Don't Get Lost In The Suit Details
By Mark Ferguson
When considering what type of suit to purchase, it’s easy to gloss over some of the details. After a while all your options may start to blend into one. However, it’s these very minute differences that can make a world of difference in the look and feel of your suit. Below we’ve reviewed some of the finer points of suiting you may be tempted to overlook.
Need to Vent?
The tradition of having vents in a jacket can be attributed to the need for military men to have comfort while riding on horseback. To this day, most riding jackets are vented. However, for everyday use most men prefer a ventless back. In fact, since the 1970s, the ventless back has remained the most popular style. Men prefer its clean lines and trim contour. Still, the ventless back does have its downside. Most notably, it has a tendency toward creasing, especially if the wearer spends much time sitting down or putting his hands in his pockets.

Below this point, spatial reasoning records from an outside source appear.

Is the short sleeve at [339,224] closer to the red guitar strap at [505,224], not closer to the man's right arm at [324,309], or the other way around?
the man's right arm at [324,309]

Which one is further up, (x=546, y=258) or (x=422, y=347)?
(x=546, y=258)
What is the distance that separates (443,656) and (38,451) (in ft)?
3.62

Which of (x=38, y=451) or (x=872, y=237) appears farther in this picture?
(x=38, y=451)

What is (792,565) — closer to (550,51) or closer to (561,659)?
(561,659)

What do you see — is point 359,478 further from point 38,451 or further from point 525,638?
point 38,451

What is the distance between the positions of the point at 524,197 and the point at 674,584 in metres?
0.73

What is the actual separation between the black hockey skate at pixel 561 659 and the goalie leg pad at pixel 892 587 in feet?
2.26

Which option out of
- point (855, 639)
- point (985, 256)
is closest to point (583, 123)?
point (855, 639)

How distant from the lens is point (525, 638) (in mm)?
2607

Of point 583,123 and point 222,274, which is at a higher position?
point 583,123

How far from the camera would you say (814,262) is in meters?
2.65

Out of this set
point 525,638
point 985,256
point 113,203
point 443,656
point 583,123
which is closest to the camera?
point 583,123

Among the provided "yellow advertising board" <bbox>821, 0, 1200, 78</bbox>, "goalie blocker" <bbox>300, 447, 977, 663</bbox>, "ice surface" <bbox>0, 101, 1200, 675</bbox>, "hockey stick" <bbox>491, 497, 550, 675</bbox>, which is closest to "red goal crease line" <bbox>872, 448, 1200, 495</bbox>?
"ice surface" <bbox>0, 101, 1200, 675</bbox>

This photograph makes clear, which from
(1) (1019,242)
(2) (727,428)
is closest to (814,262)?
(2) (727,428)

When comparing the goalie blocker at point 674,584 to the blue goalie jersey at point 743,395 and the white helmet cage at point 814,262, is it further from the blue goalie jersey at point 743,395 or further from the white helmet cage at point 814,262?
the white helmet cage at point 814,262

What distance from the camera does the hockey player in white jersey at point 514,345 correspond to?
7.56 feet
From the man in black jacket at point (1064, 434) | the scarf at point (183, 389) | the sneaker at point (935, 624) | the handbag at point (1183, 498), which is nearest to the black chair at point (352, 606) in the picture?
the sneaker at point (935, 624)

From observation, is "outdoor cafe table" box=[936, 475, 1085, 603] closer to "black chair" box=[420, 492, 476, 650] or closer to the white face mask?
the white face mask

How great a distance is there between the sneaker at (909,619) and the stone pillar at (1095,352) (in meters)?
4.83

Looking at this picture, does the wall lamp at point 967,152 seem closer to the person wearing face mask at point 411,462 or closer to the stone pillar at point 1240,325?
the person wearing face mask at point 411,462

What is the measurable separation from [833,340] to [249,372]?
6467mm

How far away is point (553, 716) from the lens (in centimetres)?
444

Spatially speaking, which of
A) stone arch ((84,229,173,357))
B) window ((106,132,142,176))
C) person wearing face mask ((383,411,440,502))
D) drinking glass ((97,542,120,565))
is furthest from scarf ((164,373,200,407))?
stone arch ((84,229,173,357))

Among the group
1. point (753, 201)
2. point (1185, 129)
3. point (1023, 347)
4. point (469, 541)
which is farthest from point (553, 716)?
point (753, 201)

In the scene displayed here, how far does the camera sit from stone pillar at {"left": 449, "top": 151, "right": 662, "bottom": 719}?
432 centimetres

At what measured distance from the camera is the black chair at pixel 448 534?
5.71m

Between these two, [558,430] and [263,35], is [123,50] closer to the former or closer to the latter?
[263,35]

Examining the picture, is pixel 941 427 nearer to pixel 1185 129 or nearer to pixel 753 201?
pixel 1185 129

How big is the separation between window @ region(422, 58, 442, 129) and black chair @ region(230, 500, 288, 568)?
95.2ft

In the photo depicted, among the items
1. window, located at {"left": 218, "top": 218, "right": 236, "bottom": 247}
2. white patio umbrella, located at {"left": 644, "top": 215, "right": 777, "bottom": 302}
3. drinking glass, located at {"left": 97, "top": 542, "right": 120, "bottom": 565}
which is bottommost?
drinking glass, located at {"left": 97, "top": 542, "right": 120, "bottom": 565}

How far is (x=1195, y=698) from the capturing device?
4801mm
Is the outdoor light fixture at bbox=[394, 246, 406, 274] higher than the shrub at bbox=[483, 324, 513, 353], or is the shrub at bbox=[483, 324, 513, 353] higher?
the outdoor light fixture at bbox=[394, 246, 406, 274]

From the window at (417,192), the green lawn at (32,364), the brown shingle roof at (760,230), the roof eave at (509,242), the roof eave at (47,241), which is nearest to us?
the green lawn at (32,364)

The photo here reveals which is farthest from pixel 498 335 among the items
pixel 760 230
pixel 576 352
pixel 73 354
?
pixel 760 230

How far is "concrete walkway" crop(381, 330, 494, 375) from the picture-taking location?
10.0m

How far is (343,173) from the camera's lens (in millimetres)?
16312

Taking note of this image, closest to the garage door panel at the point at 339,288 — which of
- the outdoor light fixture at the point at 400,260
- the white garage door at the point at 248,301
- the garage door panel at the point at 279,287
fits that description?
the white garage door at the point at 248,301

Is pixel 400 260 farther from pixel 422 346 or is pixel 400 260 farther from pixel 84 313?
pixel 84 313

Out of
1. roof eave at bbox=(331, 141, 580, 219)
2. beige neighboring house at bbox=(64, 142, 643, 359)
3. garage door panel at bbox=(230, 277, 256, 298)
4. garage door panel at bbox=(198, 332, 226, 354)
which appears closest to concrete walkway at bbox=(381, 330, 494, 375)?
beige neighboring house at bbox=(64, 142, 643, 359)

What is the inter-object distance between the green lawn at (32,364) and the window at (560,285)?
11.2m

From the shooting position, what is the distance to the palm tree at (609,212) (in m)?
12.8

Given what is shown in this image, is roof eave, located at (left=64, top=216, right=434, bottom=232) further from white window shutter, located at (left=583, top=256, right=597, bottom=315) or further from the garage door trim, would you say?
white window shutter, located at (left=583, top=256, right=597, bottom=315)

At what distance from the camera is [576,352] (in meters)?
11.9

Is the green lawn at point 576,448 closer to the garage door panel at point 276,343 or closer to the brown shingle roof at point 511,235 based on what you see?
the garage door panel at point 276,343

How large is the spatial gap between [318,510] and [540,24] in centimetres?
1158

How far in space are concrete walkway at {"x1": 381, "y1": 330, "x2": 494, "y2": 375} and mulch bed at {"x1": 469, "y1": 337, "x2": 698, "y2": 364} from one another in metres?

That’s why some men prefer a center vent. This type of jacket was once popular amongst the Ivy League crowd. The problem with this style is that the vent opens with even the slightest tug. Because of this, the center vent is largely out of favor but it is often still used to conceal wider hips. Perhaps the best of both worlds is the side vent.
Because the slits are on the side, creasing in the back is not an issue. Also, when accessing pant pockets, there’s no worry about the back vent revealing the wearers’ rear end. Despite the obvious superiority of the side vent, it’s not as popular as you may think. This can largely be attributed to the need for better design, thus often resulting in a more expensive suit.
When it comes to lapels, almost any discussion should start with the peak lapel. This is the most formal type of lapel and it is often found on double-breasted suits. In addition, the peak lapel can be found on single-breasted suits, too. Because of its formality, it’s often seen on tailcoats, morning coats, and dinner jackets. On the other hand, suit jackets, blazers, and sport jackets often have a notched lapel. This type of lapel is attached to the collar to create a step perception. The notch can vary quite dramatically in size. The third most common type of lapel is the shawl. This collar, which is often known as the roll collar, is signified by its uninterrupted curve. These are typically scene on dinner jackets and tuxedos.
Straight Versus Slant Pockets
The slant of the pocket is a detail that many overlook. Straight pockets are fine when the wearer desires a boxy look. However, for a sexier look, pockets with a slant bring a subtle degree of panache and can add the appearance of more height to the wearer. The slant pocket originated as an English riding or “hacking” pocket and thus is often referred to by this name.
Don’t get lost in the details. When choosing your next suit, pay attention to these finer points for a better fit and finish that brings out your style.